## TASK ITEM
Find the line below with "Imagem do artista Normani" and the line with "best practices for choosing brand colours". Output exactly those lines and everything between them, leaving out the pictures.

## MATERIAL PROVIDED
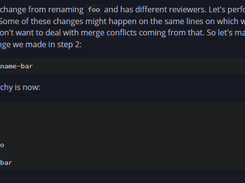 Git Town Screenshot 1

---

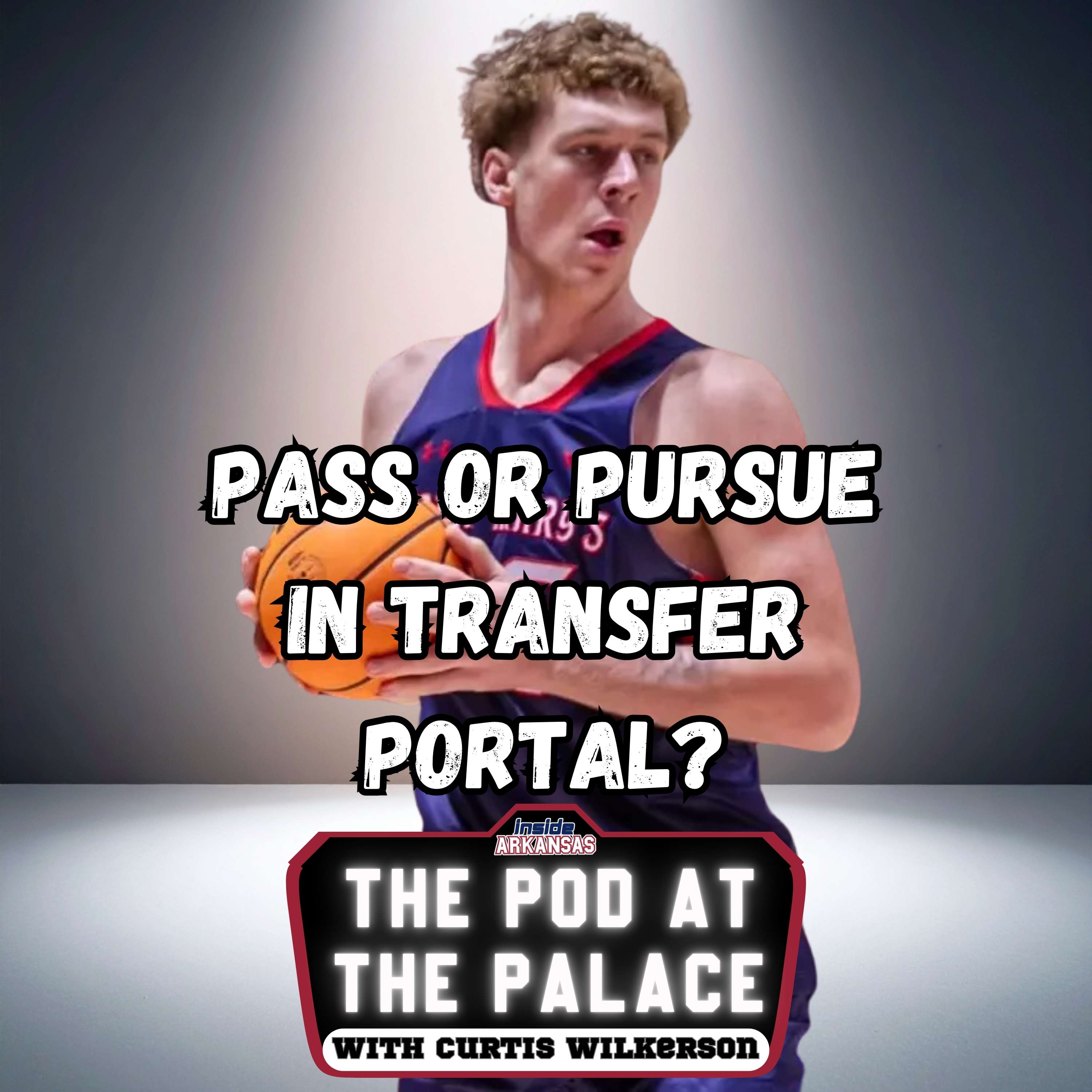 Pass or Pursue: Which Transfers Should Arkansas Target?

--

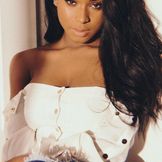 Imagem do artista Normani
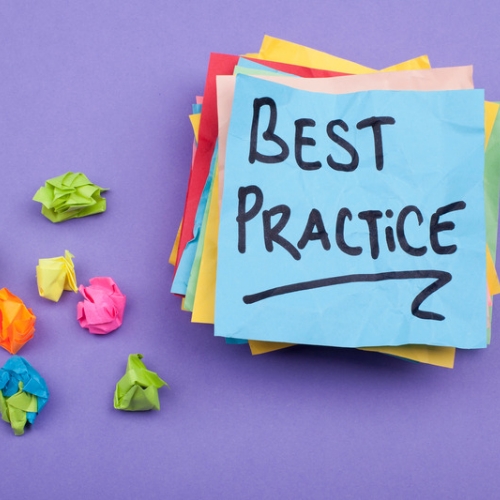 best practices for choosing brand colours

## EXERCISE SOLUTION
 Imagem do artista Normani
 best practices for choosing brand colours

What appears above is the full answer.